Ang Mo Kio Bus Interchange is located in Ang Mo Kio Town Centre, Singapore. The interchange is within AMK Hub which is in turn linked to Ang Mo Kio MRT station via a pedestrian underpass below Ang Mo Kio Avenue 8. The interchange was opened by Prime Minister Lee Hsien Loong.

The interchange is the third to be fully air-conditioned in Singapore after the Toa Payoh Bus Interchange and the Sengkang Bus Interchange, and similarly features automated sliding doors at each of its six berths that will open only when the bus reaches the berths.

History

Original interchange
Plans for the bus interchange were first announced in March 1979, as part of the Singapore Bus Service's (SBS) efforts to rationalise the Singapore bus system. Constructed by the Housing and Development Board (HDB), the bus park of the interchange was completed in 1979.
In January 1980, bus services that previously terminated at a bus terminus along Ang Mo Kio Avenue 6 were amended to the interchange, but passengers were not allowed to board or alight at the interchange. Due to concerns over the interchange's small size making it unsafe for commuters, in August 1980, SBS announced that it would be replacing the interchange with a larger facility. To facilitate the interchange's construction, the HDB granted permission to SBS to utilise half of a plot of land beside the interchange and another plot then occupied by a carpark.
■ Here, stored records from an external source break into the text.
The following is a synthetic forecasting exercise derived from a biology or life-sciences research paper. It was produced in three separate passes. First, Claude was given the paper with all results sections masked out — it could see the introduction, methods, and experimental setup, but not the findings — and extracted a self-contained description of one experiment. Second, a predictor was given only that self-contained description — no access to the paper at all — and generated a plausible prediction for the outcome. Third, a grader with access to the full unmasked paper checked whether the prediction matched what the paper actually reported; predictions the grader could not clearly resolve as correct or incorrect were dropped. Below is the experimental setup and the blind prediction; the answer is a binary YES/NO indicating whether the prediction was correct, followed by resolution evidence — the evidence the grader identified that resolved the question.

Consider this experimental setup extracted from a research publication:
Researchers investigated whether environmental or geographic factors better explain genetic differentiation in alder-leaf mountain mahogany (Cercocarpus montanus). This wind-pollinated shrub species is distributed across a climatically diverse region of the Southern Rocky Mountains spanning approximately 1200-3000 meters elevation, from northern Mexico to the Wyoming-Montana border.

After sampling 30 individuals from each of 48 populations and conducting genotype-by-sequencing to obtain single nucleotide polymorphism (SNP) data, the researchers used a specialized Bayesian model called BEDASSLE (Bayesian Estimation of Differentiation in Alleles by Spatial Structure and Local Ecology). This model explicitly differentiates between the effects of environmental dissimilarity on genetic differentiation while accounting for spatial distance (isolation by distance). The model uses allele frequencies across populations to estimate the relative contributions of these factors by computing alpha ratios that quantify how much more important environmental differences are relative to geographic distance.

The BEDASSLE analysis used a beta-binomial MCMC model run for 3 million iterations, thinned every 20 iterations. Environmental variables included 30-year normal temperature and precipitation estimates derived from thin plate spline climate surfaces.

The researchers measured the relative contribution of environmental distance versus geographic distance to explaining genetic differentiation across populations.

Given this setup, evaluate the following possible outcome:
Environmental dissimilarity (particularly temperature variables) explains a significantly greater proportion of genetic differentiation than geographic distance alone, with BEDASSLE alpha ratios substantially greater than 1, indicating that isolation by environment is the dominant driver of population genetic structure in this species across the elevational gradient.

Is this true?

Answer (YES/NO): NO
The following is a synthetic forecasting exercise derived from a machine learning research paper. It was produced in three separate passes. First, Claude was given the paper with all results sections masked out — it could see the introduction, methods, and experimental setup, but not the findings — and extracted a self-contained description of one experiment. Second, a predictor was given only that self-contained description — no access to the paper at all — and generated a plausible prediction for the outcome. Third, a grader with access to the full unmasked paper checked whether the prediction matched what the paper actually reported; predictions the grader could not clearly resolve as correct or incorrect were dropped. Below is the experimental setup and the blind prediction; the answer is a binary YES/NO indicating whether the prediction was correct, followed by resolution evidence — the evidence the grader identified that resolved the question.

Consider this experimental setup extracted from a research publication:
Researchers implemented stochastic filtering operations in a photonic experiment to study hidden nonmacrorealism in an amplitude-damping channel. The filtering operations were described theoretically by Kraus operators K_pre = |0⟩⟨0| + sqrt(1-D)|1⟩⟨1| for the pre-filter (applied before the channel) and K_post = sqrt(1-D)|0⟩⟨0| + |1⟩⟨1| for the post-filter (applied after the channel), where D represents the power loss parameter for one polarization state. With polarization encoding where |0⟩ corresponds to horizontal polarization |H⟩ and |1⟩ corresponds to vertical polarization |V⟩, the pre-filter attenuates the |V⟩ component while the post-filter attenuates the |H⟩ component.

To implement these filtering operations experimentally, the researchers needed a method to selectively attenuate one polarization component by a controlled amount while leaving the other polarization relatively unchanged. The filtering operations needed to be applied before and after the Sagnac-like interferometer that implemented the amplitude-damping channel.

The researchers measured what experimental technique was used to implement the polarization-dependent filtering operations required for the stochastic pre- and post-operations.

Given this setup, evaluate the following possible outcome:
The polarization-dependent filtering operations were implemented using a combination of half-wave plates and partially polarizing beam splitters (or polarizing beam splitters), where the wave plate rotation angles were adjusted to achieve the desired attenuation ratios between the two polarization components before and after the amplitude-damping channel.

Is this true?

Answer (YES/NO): NO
Work on the replacement bus interchange commenced in January 1981, and operations at the new interchange commenced on 10 April 1983. Covering an area of more than  and with 36 berths, the bus interchange included features such as swing gates and turnstiles to handle commuter traffic, along with safety railings and walls to ensure commuters' safety.

Current interchange
In 2001, the government announced plans to redevelop the bus interchange to form part of an integrated development, and to make way for the development, the interchange was moved to a temporary location along Ang Mo Kio Avenue 8 in March 2002. Construction of the integrated development was delayed by a dispute between the developer and the government over the price of the land parcel, only beginning in March 2005. Subsequently, the new bus interchange within the integrated development started operations in April 2007.

Bus Contracting Model

Under the new bus contracting model, all the bus routes were split into 8 route packages. Bus Service 136 is under Loyang Bus Package, Bus Service 22 is under TBC Bus Package, Bus Service 25 is under Bedok Bus Package, Bus Service 169 is under Sembawang-Yishun Bus Package, Bus Service 86 is under Sengkang-Hougang Bus Package, Bus Service 166 is under Clementi Bus Package, Bus Service 73 is under Bishan-Toa Payoh Bus Package and the rest of the bus services are under Seletar Bus Package.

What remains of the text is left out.